# What you should do
The response must contain all of the entries, each one repeated exactly.

# Working data
● ● ● ● ● ● ●

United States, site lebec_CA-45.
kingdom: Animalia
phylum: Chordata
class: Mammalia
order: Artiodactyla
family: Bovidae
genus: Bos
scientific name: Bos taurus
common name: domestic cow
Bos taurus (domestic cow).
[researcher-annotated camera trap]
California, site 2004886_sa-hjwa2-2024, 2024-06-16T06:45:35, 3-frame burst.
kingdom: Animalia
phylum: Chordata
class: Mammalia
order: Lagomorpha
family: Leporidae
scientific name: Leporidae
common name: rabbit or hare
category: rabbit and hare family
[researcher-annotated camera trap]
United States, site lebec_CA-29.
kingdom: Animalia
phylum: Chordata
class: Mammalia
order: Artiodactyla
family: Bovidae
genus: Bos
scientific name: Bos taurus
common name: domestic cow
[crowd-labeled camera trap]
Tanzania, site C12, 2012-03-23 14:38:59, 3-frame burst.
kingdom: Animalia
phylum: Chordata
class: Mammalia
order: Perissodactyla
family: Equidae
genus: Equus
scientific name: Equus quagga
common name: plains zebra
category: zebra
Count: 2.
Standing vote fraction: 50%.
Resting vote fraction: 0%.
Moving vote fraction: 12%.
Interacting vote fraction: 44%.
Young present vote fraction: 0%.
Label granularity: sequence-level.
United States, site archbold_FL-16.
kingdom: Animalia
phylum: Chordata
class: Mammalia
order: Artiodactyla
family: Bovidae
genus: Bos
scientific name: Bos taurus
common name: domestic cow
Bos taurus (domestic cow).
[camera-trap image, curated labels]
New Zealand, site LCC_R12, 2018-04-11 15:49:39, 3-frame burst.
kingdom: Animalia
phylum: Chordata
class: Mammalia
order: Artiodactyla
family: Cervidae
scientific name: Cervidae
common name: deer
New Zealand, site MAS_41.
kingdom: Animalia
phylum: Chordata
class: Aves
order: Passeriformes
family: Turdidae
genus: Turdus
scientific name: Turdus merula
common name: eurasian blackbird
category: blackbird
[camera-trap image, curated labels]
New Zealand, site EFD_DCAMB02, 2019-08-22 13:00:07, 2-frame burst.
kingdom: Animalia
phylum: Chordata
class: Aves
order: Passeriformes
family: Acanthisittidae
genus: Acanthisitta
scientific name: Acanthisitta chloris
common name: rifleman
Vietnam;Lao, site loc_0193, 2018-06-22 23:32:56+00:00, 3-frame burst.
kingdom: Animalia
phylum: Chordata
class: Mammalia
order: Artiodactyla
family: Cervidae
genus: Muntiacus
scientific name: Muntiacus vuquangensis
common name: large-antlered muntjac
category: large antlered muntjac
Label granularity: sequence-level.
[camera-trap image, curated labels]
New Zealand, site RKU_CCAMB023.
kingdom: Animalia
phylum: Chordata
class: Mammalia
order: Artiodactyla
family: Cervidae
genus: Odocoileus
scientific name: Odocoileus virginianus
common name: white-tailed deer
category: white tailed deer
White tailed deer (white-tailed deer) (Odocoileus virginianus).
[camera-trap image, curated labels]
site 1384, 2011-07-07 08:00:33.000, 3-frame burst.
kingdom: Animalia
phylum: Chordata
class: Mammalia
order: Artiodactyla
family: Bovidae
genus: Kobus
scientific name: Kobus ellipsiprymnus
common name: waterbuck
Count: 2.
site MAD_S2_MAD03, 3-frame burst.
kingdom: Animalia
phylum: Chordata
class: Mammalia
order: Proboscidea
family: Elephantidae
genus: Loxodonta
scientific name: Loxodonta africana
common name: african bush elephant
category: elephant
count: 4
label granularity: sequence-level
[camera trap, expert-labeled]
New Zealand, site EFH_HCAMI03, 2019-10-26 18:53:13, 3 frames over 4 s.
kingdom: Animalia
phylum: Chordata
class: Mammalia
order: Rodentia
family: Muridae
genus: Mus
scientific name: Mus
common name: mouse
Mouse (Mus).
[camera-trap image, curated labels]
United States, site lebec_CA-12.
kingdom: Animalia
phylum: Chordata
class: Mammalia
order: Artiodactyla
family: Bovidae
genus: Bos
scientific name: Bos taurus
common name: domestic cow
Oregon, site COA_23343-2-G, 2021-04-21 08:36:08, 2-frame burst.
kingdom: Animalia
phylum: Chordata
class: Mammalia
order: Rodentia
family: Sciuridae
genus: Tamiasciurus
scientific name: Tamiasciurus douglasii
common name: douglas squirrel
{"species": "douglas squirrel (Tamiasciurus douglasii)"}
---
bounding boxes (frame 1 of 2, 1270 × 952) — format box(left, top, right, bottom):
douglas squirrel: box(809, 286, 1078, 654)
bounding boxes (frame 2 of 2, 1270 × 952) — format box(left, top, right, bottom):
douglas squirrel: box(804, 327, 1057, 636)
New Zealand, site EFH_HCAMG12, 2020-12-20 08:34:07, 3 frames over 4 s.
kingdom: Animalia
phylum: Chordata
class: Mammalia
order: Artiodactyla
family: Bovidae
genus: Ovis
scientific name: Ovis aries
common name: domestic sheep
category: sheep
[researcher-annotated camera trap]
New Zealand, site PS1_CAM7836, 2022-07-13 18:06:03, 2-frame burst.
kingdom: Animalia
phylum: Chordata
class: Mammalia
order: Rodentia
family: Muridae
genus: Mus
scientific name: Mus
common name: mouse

● ● ● ● ● ● ●

# Answer to the problem
United States, site lebec_CA-45.
kingdom: Animalia
phylum: Chordata
class: Mammalia
order: Artiodactyla
family: Bovidae
genus: Bos
scientific name: Bos taurus
common name: domestic cow
Bos taurus (domestic cow).
[researcher-annotated camera trap]
California, site 2004886_sa-hjwa2-2024, 2024-06-16T06:45:35, 3-frame burst.
kingdom: Animalia
phylum: Chordata
class: Mammalia
order: Lagomorpha
family: Leporidae
scientific name: Leporidae
common name: rabbit or hare
category: rabbit and hare family
[researcher-annotated camera trap]
United States, site lebec_CA-29.
kingdom: Animalia
phylum: Chordata
class: Mammalia
order: Artiodactyla
family: Bovidae
genus: Bos
scientific name: Bos taurus
common name: domestic cow
[crowd-labeled camera trap]
Tanzania, site C12, 2012-03-23 14:38:59, 3-frame burst.
kingdom: Animalia
phylum: Chordata
class: Mammalia
order: Perissodactyla
family: Equidae
genus: Equus
scientific name: Equus quagga
common name: plains zebra
category: zebra
Count: 2.
Standing vote fraction: 50%.
Resting vote fraction: 0%.
Moving vote fraction: 12%.
Interacting vote fraction: 44%.
Young present vote fraction: 0%.
Label granularity: sequence-level.
United States, site archbold_FL-16.
kingdom: Animalia
phylum: Chordata
class: Mammalia
order: Artiodactyla
family: Bovidae
genus: Bos
scientific name: Bos taurus
common name: domestic cow
Bos taurus (domestic cow).
[camera-trap image, curated labels]
New Zealand, site LCC_R12, 2018-04-11 15:49:39, 3-frame burst.
kingdom: Animalia
phylum: Chordata
class: Mammalia
order: Artiodactyla
family: Cervidae
scientific name: Cervidae
common name: deer
New Zealand, site MAS_41.
kingdom: Animalia
phylum: Chordata
class: Aves
order: Passeriformes
family: Turdidae
genus: Turdus
scientific name: Turdus merula
common name: eurasian blackbird
category: blackbird
[camera-trap image, curated labels]
New Zealand, site EFD_DCAMB02, 2019-08-22 13:00:07, 2-frame burst.
kingdom: Animalia
phylum: Chordata
class: Aves
order: Passeriformes
family: Acanthisittidae
genus: Acanthisitta
scientific name: Acanthisitta chloris
common name: rifleman
Vietnam;Lao, site loc_0193, 2018-06-22 23:32:56+00:00, 3-frame burst.
kingdom: Animalia
phylum: Chordata
class: Mammalia
order: Artiodactyla
family: Cervidae
genus: Muntiacus
scientific name: Muntiacus vuquangensis
common name: large-antlered muntjac
category: large antlered muntjac
Label granularity: sequence-level.
[camera-trap image, curated labels]
New Zealand, site RKU_CCAMB023.
kingdom: Animalia
phylum: Chordata
class: Mammalia
order: Artiodactyla
family: Cervidae
genus: Odocoileus
scientific name: Odocoileus virginianus
common name: white-tailed deer
category: white tailed deer
White tailed deer (white-tailed deer) (Odocoileus virginianus).
[camera-trap image, curated labels]
site 1384, 2011-07-07 08:00:33.000, 3-frame burst.
kingdom: Animalia
phylum: Chordata
class: Mammalia
order: Artiodactyla
family: Bovidae
genus: Kobus
scientific name: Kobus ellipsiprymnus
common name: waterbuck
Count: 2.
site MAD_S2_MAD03, 3-frame burst.
kingdom: Animalia
phylum: Chordata
class: Mammalia
order: Proboscidea
family: Elephantidae
genus: Loxodonta
scientific name: Loxodonta africana
common name: african bush elephant
category: elephant
count: 4
label granularity: sequence-level
[camera trap, expert-labeled]
New Zealand, site EFH_HCAMI03, 2019-10-26 18:53:13, 3 frames over 4 s.
kingdom: Animalia
phylum: Chordata
class: Mammalia
order: Rodentia
family: Muridae
genus: Mus
scientific name: Mus
common name: mouse
Mouse (Mus).
[camera-trap image, curated labels]
United States, site lebec_CA-12.
kingdom: Animalia
phylum: Chordata
class: Mammalia
order: Artiodactyla
family: Bovidae
genus: Bos
scientific name: Bos taurus
common name: domestic cow
Oregon, site COA_23343-2-G, 2021-04-21 08:36:08, 2-frame burst.
kingdom: Animalia
phylum: Chordata
class: Mammalia
order: Rodentia
family: Sciuridae
genus: Tamiasciurus
scientific name: Tamiasciurus douglasii
common name: douglas squirrel
{"species": "douglas squirrel (Tamiasciurus douglasii)"}
---
bounding boxes (frame 1 of 2, 1270 × 952) — format box(left, top, right, bottom):
douglas squirrel: box(809, 286, 1078, 654)
bounding boxes (frame 2 of 2, 1270 × 952) — format box(left, top, right, bottom):
douglas squirrel: box(804, 327, 1057, 636)
New Zealand, site EFH_HCAMG12, 2020-12-20 08:34:07, 3 frames over 4 s.
kingdom: Animalia
phylum: Chordata
class: Mammalia
order: Artiodactyla
family: Bovidae
genus: Ovis
scientific name: Ovis aries
common name: domestic sheep
category: sheep
[researcher-annotated camera trap]
New Zealand, site PS1_CAM7836, 2022-07-13 18:06:03, 2-frame burst.
kingdom: Animalia
phylum: Chordata
class: Mammalia
order: Rodentia
family: Muridae
genus: Mus
scientific name: Mus
common name: mouse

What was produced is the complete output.